OneCoin was promoted as a blockchain-based cryptocurrency through an offshore company OneCoin Ltd. registered in Dubai and founded by Ruja Ignatova, a Bulgarian national. According to the claims made by the company, OneCoin is a cryptocurrency that works like any other digital currency system whose coins can be made through a mining process, and the coins can be used for making payments anywhere in the world.
But there is no specific clarity of the working blockchain model of OneCoin. OneCoin is also known for selling educational materials and courses for cryptocurrencies, investments, trading, and other subjects related to financial analysis. However, OneCoin has been labelled as a global Ponzi Scheme and the biggest cryptocurrency scam ever. Let’s navigate the details.
What is a Ponzi Scheme?
A Ponzi scheme is a type of financial fraud or investment scam where the investors are promised high rates of returns and profits with minimum risk. The scheme traps the investors into a false belief that the returns are generating from the sales of a product or any other means; however, they remain unaware of the fact that the source of funds is other investors. The returns for the early investors are generated by collecting the funds from the new investors.
OneCoin: A Cryptocurrency Scam
OneCoin is an international Ponzi scheme and was created as a fake online cryptocurrency by its founders to deceive the investors. The company used the terminologies of real digital currencies to reflect a genuine and authentic impression of its business model. The target audience of OneCoin included all those people who were not aware of the cryptocurrency and technology mechanism. Even the education material and packages sold were plagiarized.

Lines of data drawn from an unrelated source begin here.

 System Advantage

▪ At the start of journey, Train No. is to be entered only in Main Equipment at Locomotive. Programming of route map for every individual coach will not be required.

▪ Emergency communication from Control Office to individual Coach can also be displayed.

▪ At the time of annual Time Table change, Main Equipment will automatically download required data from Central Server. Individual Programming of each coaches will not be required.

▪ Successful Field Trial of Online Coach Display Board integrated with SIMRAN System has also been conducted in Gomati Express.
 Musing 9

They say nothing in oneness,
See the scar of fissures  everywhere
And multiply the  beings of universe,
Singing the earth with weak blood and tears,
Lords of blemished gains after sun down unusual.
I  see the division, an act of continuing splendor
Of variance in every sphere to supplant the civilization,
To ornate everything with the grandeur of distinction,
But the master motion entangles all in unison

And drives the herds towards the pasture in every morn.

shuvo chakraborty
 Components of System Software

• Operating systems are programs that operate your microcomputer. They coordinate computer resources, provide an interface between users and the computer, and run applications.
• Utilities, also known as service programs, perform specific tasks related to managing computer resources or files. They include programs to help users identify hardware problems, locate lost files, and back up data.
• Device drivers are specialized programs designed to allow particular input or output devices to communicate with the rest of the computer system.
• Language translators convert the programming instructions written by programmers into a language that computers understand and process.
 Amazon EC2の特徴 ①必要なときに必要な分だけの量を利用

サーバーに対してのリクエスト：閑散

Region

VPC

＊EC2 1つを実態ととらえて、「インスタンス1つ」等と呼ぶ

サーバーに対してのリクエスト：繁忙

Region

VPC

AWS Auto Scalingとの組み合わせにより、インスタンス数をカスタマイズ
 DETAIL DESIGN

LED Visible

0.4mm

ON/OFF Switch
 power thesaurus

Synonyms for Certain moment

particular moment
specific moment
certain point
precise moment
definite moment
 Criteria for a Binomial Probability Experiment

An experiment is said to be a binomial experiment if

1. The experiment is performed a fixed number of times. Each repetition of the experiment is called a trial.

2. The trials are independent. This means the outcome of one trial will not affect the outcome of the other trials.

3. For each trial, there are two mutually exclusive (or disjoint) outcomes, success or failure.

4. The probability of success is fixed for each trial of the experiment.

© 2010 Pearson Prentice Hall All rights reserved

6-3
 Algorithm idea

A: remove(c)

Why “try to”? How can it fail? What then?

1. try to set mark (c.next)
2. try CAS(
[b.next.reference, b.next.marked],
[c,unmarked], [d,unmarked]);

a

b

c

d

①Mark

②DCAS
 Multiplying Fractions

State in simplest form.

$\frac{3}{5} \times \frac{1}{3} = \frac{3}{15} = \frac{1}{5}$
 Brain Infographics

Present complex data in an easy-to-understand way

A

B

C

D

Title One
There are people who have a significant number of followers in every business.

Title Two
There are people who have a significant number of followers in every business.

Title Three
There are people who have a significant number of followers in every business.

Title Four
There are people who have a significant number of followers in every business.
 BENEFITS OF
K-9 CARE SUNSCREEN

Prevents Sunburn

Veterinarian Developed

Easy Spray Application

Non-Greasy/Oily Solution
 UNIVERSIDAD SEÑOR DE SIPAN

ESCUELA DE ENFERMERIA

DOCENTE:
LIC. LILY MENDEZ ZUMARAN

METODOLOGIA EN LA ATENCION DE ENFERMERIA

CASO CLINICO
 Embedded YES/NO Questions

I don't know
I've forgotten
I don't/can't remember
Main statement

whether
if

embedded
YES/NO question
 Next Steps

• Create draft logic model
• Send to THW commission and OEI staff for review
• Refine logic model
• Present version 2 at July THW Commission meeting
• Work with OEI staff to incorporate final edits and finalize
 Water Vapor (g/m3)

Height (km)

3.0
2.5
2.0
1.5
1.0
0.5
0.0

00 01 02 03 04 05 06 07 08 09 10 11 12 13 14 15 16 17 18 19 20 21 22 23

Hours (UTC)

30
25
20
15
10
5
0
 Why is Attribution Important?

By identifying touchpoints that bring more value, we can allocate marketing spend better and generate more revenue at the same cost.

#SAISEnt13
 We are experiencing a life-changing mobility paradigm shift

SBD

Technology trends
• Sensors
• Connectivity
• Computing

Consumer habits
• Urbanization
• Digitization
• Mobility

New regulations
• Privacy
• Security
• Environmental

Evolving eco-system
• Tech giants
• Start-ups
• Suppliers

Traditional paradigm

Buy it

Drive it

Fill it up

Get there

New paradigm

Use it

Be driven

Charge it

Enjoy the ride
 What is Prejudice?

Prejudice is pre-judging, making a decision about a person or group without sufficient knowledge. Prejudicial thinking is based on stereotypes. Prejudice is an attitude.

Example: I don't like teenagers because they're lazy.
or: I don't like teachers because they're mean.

The worst part of the entire scam is the company never had a blockchain, to begin with. The concept of ‘mining’ was fake, and the new miners were told to wait for at least three to six months before their currency can be mined. The transactions were observed without the use of blockchain technology. It was believed that they were using a centralized database to run OneCoin. Eventually, the company also revealed that the SQL database that was put into use was not capable of operating a blockchain.
OneCoin had an organizational structure similar to a pyramid scheme where everybody was actually paying to the individual above. So, there were two sections of the company. The first section was OneCoin itself responsible for marketing and spreading the platform.
In contrast, the other section of the company was composed of affiliates who were bringing in people for earning a commission. Local promoters would organize meetups to spread OneCoin, and even the webinars were also hosted. They had gathered maximum growth in Asia, particularly China, and that’s why the country was hit the hardest. OneCoin was successful in running a $2 billion cryptocurrency pyramid scheme in China.
The founders of OneCoin and many other associated executives were formally charged, and the US Authorities had declared OneCoin to be a fraud. It is crucial for us to know the basics and fundamental concepts of crypto and blockchain to avoid getting affected by such scams. We should be able to identify the scams by analyzing and understanding the platforms properly before investing our money.